┌─ Текстовый блок

Гостиная в доме Олениных в Приютине Акварель Ф. Солнцева 1820-е гг.
Техника трагического и техника фарсового конфликта в основе своей схожи - обе состоят в максимальном обострении и реализации в действии внутренних драматических противоречий. Но трагический конфликт необходимо связан с победой духа над плотью, а фарсовый - с победой плоти над духом. В шуто-трагедии оба плана совмещены: чем выше парит дух, тем комичнее предает его плоть. Нагляднее всего это обозначено в кульминационной сцене пьесы, где решается судьба соперников. Трумф требует, чтобы Подщипа тотчас шла с ним к венцу, а иначе грозится убить Слюняя. Сама оппозиция "дух" - "плоть" здесь каламбурно обыграна:
Трумф. Умри ше!
Слюняй. Каяуй! из тея идет дух!
Трумф. Фай! скферна тух какой! как тфой фоняет фтрук!
Слюняй. Не знаю...
Трумф. Как не спай?.. Фай, нос моя упила!
Слюняй. Сто деять! со стьястей зивот ведь покивия
(II, 372).
Представление об унизительной зависимости слова от пошлого быта, представление о неспособности слова противостоять грубой реальности в павловской России устрашающим образом соответствовало истинному положению дел.

└─

■ Постановка задачи 1: В каких строках перечня встречается слово "basket" (с учётом регистра)? Найдите все такие строки и выпишите их целиком.
Текст и перечень никак не связаны между собой.

┌─ Извлечённые данные

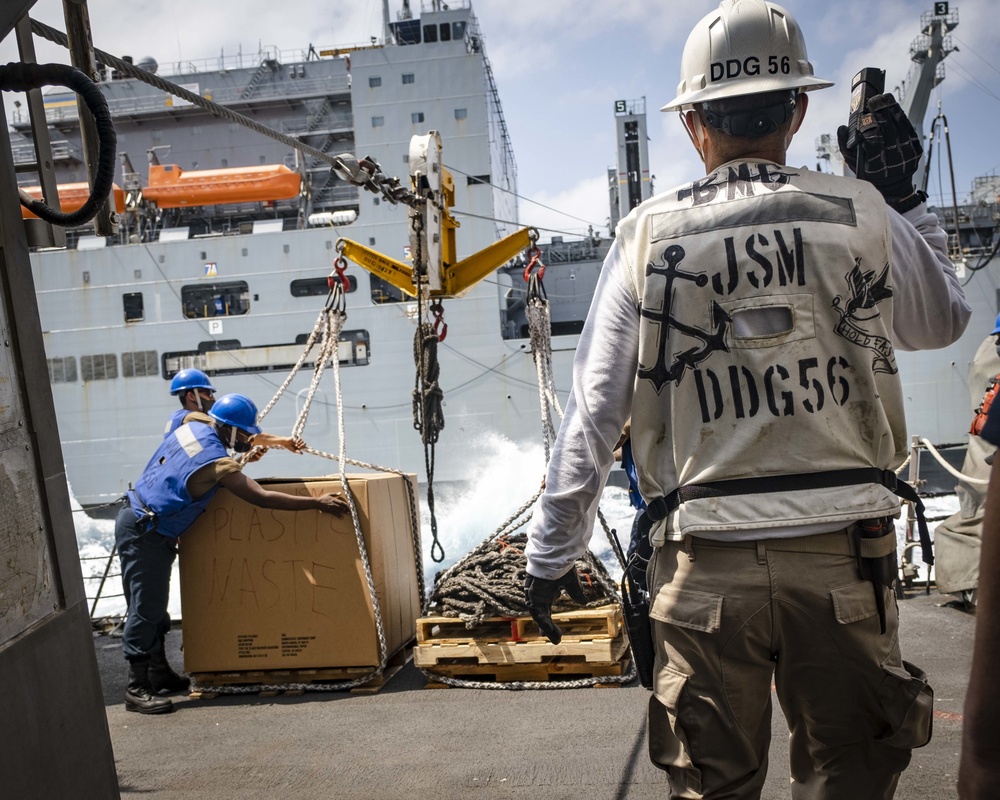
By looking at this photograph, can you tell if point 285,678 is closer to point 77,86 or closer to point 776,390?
point 77,86

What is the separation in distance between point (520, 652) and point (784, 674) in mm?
3038

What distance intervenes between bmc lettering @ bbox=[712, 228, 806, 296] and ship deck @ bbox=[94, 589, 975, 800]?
2.05 m

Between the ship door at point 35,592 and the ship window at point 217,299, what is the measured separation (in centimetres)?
1889

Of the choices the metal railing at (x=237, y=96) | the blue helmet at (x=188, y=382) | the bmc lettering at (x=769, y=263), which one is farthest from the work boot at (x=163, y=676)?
the metal railing at (x=237, y=96)

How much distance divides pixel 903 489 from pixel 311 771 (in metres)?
2.71

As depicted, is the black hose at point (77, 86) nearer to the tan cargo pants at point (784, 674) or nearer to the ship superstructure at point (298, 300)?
the tan cargo pants at point (784, 674)

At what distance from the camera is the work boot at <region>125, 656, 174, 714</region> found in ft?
15.3

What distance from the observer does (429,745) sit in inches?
150

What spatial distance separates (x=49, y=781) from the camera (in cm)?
184

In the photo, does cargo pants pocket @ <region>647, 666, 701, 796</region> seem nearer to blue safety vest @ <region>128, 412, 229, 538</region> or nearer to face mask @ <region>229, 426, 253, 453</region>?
blue safety vest @ <region>128, 412, 229, 538</region>

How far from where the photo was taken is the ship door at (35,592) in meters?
1.78

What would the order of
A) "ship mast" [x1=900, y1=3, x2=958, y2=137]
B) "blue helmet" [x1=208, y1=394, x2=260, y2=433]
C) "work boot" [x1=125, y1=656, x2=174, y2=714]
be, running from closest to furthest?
"work boot" [x1=125, y1=656, x2=174, y2=714], "blue helmet" [x1=208, y1=394, x2=260, y2=433], "ship mast" [x1=900, y1=3, x2=958, y2=137]

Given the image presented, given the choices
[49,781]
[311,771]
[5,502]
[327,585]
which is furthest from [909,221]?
[327,585]

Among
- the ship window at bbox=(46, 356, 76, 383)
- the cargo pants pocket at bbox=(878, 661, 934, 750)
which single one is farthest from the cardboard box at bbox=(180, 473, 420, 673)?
the ship window at bbox=(46, 356, 76, 383)
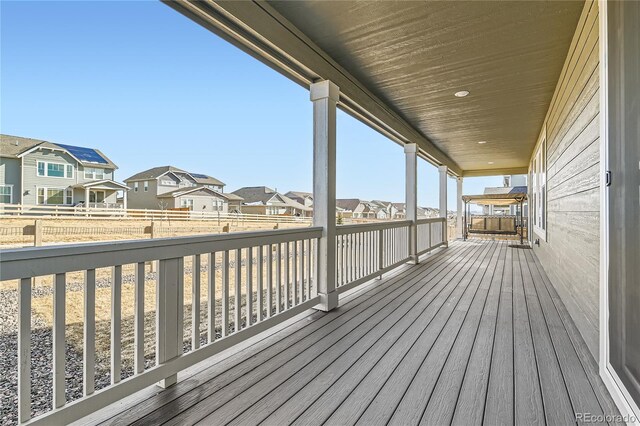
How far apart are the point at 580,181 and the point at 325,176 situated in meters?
2.05

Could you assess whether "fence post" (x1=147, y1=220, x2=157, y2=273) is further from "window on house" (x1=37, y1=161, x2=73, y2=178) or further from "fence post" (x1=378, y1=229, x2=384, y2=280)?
"fence post" (x1=378, y1=229, x2=384, y2=280)

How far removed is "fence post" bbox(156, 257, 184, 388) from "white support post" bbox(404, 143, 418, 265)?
4620 millimetres

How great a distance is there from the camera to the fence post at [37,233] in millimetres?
1237

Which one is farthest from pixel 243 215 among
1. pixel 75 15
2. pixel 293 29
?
pixel 293 29

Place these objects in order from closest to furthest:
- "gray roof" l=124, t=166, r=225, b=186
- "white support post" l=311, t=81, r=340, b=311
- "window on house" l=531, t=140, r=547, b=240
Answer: "gray roof" l=124, t=166, r=225, b=186, "white support post" l=311, t=81, r=340, b=311, "window on house" l=531, t=140, r=547, b=240

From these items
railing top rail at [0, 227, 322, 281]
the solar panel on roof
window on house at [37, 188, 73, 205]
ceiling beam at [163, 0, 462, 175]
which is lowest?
railing top rail at [0, 227, 322, 281]

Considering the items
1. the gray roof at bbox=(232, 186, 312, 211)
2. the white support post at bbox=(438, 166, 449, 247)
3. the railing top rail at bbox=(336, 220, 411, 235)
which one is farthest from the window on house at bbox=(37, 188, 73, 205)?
the white support post at bbox=(438, 166, 449, 247)

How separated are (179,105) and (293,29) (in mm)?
1392

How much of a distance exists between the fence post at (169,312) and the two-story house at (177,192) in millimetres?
323

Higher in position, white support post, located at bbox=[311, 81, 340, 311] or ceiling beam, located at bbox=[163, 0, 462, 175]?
ceiling beam, located at bbox=[163, 0, 462, 175]

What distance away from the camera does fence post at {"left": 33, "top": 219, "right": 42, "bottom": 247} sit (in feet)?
4.06

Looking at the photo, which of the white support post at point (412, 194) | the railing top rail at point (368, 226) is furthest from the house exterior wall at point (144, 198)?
the white support post at point (412, 194)

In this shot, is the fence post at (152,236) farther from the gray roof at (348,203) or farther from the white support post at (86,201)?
the gray roof at (348,203)

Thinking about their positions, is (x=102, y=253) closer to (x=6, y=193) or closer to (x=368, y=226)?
(x=6, y=193)
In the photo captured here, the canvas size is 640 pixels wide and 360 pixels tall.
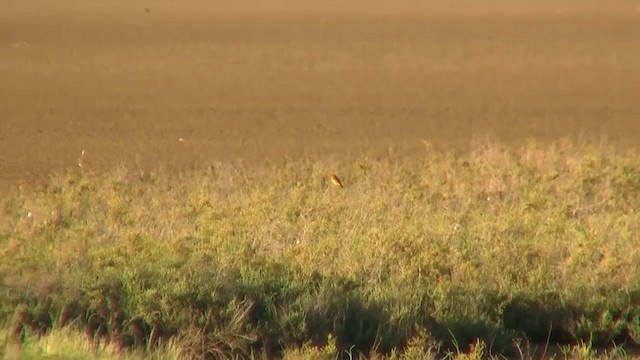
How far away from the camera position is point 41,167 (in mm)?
18250

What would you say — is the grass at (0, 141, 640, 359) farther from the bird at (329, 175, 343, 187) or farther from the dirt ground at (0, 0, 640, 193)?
the dirt ground at (0, 0, 640, 193)

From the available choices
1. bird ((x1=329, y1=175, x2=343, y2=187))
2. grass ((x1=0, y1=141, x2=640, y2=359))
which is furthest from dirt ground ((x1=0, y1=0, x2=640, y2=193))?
Result: grass ((x1=0, y1=141, x2=640, y2=359))

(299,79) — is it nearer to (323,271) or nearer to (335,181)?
(335,181)

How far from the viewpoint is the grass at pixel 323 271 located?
891 cm

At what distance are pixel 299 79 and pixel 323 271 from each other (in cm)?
1755

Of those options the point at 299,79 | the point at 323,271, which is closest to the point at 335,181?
the point at 323,271

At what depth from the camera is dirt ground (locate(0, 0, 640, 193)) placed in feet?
69.1

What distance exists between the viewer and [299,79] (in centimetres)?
2756

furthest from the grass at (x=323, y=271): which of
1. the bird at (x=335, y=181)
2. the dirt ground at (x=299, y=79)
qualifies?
the dirt ground at (x=299, y=79)

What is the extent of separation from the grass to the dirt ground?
199 inches

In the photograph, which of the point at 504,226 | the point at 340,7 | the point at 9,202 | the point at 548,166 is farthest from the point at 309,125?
the point at 340,7

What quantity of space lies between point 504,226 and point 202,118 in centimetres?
1194

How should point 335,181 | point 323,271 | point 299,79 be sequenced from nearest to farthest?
point 323,271
point 335,181
point 299,79

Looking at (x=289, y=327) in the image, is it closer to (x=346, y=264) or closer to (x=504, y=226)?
(x=346, y=264)
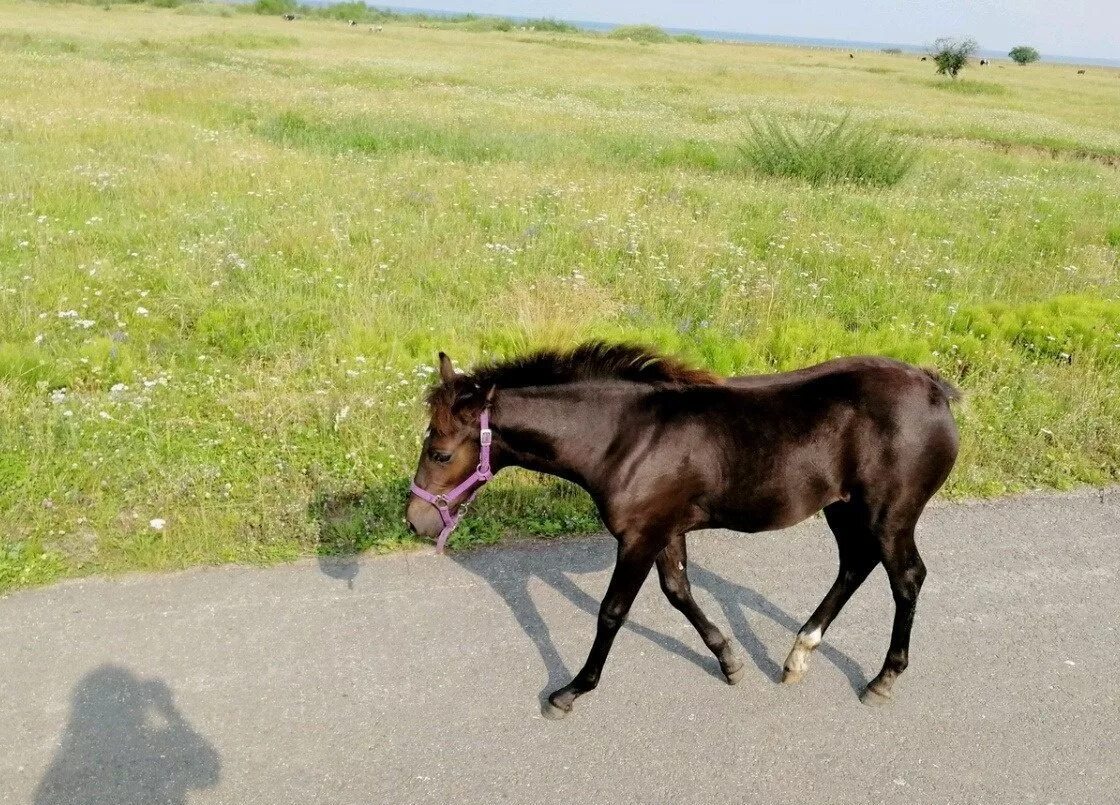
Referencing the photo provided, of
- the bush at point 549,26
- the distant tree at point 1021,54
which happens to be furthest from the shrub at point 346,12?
the distant tree at point 1021,54

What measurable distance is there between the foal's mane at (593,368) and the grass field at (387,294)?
1616mm

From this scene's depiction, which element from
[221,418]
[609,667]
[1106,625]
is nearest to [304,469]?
[221,418]

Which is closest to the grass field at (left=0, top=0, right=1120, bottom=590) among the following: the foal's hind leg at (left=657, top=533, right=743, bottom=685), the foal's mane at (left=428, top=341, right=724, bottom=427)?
the foal's hind leg at (left=657, top=533, right=743, bottom=685)

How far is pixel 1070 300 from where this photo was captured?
859cm

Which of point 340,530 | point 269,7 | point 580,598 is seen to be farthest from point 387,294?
point 269,7

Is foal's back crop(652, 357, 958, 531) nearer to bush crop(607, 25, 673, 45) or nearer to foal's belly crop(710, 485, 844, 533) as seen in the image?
foal's belly crop(710, 485, 844, 533)

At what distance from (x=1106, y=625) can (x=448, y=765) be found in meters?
3.47

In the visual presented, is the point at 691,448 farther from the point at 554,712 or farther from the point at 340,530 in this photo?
the point at 340,530

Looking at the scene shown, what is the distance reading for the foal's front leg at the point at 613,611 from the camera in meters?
3.63

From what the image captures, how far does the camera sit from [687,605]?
397cm

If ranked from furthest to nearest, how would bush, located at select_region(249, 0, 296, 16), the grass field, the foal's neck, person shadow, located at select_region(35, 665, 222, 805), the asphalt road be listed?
bush, located at select_region(249, 0, 296, 16) < the grass field < the foal's neck < the asphalt road < person shadow, located at select_region(35, 665, 222, 805)

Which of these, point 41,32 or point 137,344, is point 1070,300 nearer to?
point 137,344

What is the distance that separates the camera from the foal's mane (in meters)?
3.67

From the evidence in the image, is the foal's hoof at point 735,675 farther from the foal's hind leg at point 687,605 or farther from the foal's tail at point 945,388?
the foal's tail at point 945,388
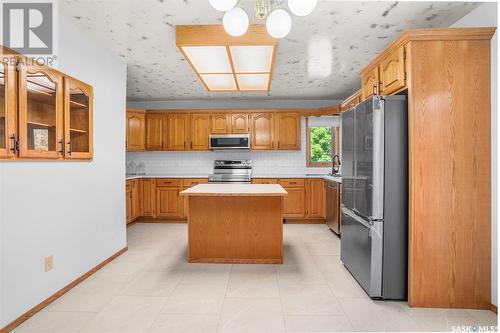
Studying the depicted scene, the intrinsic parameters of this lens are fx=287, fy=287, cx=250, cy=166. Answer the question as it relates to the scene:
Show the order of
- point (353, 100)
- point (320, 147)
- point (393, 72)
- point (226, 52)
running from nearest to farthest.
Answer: point (393, 72) < point (226, 52) < point (353, 100) < point (320, 147)

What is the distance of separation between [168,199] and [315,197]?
9.57 ft

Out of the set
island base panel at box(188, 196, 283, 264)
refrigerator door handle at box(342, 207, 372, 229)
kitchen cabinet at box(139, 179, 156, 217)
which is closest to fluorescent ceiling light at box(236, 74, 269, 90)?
island base panel at box(188, 196, 283, 264)

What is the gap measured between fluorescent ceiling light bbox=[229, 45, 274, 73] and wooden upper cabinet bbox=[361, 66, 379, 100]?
3.61 feet

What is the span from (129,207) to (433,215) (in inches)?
186

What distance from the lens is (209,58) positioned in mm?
3020

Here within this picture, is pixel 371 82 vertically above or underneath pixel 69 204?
above

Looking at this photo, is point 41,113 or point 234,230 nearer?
point 41,113

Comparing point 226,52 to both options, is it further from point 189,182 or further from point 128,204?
point 128,204

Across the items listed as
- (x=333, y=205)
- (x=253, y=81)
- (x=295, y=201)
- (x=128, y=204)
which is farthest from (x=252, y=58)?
(x=128, y=204)

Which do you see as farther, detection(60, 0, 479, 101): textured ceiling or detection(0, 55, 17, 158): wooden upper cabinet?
detection(60, 0, 479, 101): textured ceiling

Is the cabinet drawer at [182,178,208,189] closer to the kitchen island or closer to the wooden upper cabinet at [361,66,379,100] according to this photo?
the kitchen island

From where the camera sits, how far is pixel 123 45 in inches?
131

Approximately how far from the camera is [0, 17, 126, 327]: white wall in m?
2.09

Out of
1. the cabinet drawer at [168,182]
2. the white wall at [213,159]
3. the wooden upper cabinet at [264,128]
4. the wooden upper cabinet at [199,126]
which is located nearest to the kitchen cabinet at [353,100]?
the white wall at [213,159]
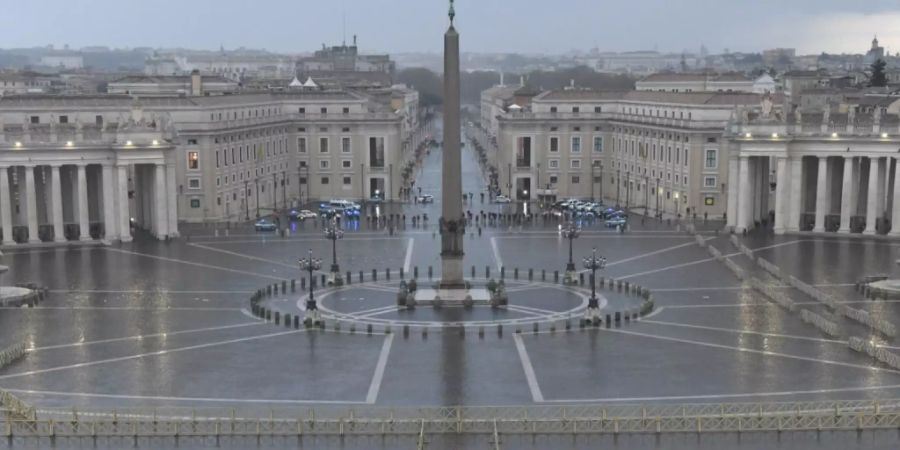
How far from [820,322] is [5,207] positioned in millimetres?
56202

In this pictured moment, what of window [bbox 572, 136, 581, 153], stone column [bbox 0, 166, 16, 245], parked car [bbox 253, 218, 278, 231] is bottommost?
parked car [bbox 253, 218, 278, 231]

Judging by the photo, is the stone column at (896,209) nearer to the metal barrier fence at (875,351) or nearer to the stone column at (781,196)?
the stone column at (781,196)

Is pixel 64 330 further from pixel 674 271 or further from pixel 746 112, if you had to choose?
pixel 746 112

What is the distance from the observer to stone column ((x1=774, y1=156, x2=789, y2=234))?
87.4 m

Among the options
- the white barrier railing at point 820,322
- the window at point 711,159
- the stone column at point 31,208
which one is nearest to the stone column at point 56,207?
the stone column at point 31,208

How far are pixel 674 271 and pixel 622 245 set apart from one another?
12083 mm

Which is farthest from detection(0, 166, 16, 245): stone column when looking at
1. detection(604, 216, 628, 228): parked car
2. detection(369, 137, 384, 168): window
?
detection(604, 216, 628, 228): parked car

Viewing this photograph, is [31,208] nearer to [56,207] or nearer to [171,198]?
[56,207]

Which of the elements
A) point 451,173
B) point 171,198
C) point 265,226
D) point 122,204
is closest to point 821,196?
point 451,173

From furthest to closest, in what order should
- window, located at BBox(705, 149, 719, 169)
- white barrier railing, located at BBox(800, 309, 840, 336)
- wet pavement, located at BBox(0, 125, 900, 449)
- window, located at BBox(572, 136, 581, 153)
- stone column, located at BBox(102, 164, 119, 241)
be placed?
window, located at BBox(572, 136, 581, 153) < window, located at BBox(705, 149, 719, 169) < stone column, located at BBox(102, 164, 119, 241) < white barrier railing, located at BBox(800, 309, 840, 336) < wet pavement, located at BBox(0, 125, 900, 449)

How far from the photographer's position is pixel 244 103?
106 meters

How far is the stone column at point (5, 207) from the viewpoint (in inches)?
3211

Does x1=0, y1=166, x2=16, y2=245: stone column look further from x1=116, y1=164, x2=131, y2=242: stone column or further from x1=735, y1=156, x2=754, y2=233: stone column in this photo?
x1=735, y1=156, x2=754, y2=233: stone column

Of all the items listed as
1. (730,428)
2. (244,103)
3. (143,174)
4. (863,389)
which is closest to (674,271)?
(863,389)
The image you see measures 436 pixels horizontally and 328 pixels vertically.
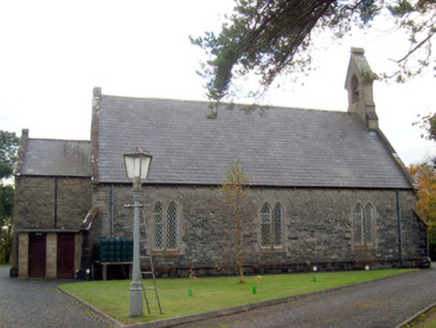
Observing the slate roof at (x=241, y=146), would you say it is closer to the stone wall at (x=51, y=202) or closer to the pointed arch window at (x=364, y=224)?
the pointed arch window at (x=364, y=224)

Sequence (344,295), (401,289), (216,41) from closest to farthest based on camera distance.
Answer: (216,41) → (344,295) → (401,289)

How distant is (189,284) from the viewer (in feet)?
68.8

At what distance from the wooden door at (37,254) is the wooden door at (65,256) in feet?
2.42

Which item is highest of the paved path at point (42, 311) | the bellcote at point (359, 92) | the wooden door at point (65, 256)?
the bellcote at point (359, 92)

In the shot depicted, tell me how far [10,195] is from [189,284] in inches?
1372

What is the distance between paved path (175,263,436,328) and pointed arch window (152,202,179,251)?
9550 mm

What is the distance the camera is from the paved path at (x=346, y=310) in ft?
38.6

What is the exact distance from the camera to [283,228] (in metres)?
26.8

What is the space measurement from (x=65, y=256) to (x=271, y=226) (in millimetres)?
10527

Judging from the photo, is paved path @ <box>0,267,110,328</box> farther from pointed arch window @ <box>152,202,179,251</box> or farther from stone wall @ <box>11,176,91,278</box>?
stone wall @ <box>11,176,91,278</box>

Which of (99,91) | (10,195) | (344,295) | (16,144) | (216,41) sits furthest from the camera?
(16,144)

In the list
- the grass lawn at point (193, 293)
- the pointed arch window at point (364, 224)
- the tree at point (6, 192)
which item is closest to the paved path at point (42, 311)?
the grass lawn at point (193, 293)

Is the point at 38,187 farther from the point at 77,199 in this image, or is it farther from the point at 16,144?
the point at 16,144

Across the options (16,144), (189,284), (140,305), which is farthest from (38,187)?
(16,144)
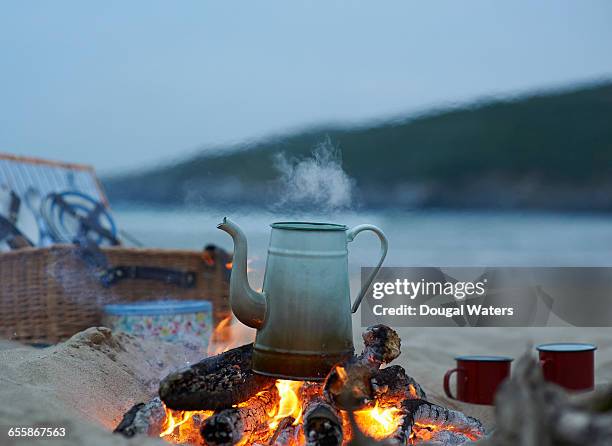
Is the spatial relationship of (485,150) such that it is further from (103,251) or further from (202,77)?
(103,251)

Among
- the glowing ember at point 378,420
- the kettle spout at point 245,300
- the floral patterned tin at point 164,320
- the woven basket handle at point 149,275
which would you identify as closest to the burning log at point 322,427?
the glowing ember at point 378,420

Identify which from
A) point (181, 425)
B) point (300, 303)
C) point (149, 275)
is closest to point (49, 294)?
point (149, 275)

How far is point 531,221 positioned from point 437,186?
805 millimetres

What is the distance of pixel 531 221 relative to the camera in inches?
260

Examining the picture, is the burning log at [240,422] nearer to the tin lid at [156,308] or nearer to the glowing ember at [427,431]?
the glowing ember at [427,431]

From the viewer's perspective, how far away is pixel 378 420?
6.98 feet

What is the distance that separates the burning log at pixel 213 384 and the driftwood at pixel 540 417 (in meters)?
0.85

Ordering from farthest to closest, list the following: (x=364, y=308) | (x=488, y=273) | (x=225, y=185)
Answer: (x=488, y=273) → (x=364, y=308) → (x=225, y=185)

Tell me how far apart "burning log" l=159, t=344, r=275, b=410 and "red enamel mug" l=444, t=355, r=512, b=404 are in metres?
0.73

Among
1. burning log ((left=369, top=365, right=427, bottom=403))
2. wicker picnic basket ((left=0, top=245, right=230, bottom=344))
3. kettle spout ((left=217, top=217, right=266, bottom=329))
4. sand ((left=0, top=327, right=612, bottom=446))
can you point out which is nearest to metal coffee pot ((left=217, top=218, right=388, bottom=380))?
kettle spout ((left=217, top=217, right=266, bottom=329))

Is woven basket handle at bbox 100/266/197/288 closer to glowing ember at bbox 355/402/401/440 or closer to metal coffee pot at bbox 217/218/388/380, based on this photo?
metal coffee pot at bbox 217/218/388/380

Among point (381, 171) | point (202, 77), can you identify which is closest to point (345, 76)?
point (202, 77)

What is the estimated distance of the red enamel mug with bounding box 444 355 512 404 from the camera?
8.44ft

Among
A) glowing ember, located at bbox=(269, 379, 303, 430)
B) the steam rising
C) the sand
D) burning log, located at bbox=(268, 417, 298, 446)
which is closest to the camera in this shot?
the sand
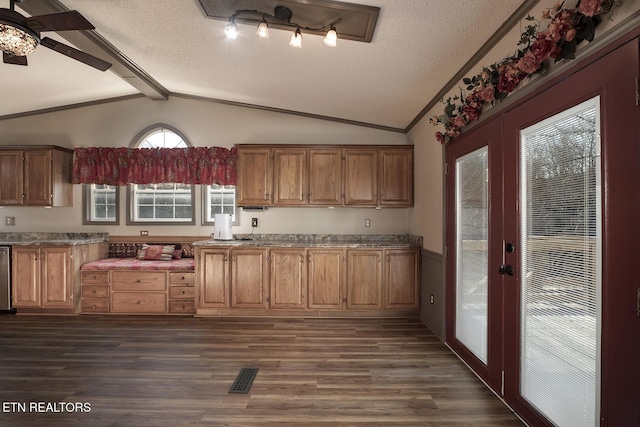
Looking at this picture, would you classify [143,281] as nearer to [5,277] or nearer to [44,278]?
[44,278]

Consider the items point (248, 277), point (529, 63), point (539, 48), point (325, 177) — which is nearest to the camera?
point (539, 48)

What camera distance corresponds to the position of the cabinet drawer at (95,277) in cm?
422

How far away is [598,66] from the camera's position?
1467mm

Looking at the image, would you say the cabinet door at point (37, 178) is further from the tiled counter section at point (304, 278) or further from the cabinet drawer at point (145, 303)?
the tiled counter section at point (304, 278)

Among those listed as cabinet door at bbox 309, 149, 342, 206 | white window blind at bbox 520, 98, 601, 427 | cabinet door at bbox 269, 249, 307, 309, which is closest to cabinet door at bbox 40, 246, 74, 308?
cabinet door at bbox 269, 249, 307, 309

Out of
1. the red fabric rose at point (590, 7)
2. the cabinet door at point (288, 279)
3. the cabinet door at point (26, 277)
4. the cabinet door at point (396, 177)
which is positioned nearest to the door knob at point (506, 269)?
the red fabric rose at point (590, 7)

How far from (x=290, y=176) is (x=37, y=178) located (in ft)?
11.4

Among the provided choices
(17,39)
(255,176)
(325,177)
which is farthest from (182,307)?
(17,39)

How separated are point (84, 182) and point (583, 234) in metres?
5.53

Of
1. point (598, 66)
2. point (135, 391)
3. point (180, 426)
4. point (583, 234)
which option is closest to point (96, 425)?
point (135, 391)

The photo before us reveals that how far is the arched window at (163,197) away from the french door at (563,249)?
395 centimetres

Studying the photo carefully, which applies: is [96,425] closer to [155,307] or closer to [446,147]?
[155,307]

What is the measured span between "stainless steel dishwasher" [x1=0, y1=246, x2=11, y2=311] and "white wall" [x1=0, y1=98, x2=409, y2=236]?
0.71 meters

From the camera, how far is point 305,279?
13.5 feet
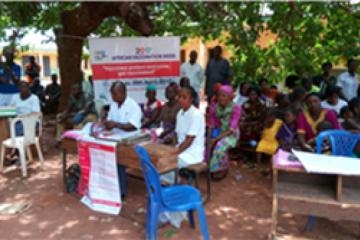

└─

■ Постановка задачи 2: Перепишите текст о шуто-трагедии от слов "Гостиная в доме" вплоть до слов "Слюняй. Не знаю...", подставив "Немец" на место "Трумф".

■ Полный ответ 1:
- the woven basket handle at point 149,275
2. wicker picnic basket ((left=0, top=245, right=230, bottom=344))
Is woven basket handle at bbox 100/266/197/288 closer to glowing ember at bbox 355/402/401/440 or closer to metal coffee pot at bbox 217/218/388/380, based on this photo?

■ Полный ответ 2:
Гостиная в доме Олениных в Приютине Акварель Ф. Солнцева 1820-е гг.
Техника трагического и техника фарсового конфликта в основе своей схожи - обе состоят в максимальном обострении и реализации в действии внутренних драматических противоречий. Но трагический конфликт необходимо связан с победой духа над плотью, а фарсовый - с победой плоти над духом. В шуто-трагедии оба плана совмещены: чем выше парит дух, тем комичнее предает его плоть. Нагляднее всего это обозначено в кульминационной сцене пьесы, где решается судьба соперников. Немец требует, чтобы Подщипа тотчас шла с ним к венцу, а иначе грозится убить Слюняя. Сама оппозиция "дух" - "плоть" здесь каламбурно обыграна:
Немец. Умри ше!
Слюняй. Каяуй! из тея идет дух!
Немец. Фай! скферна тух какой! как тфой фоняет фтрук!
Слюняй. Не знаю...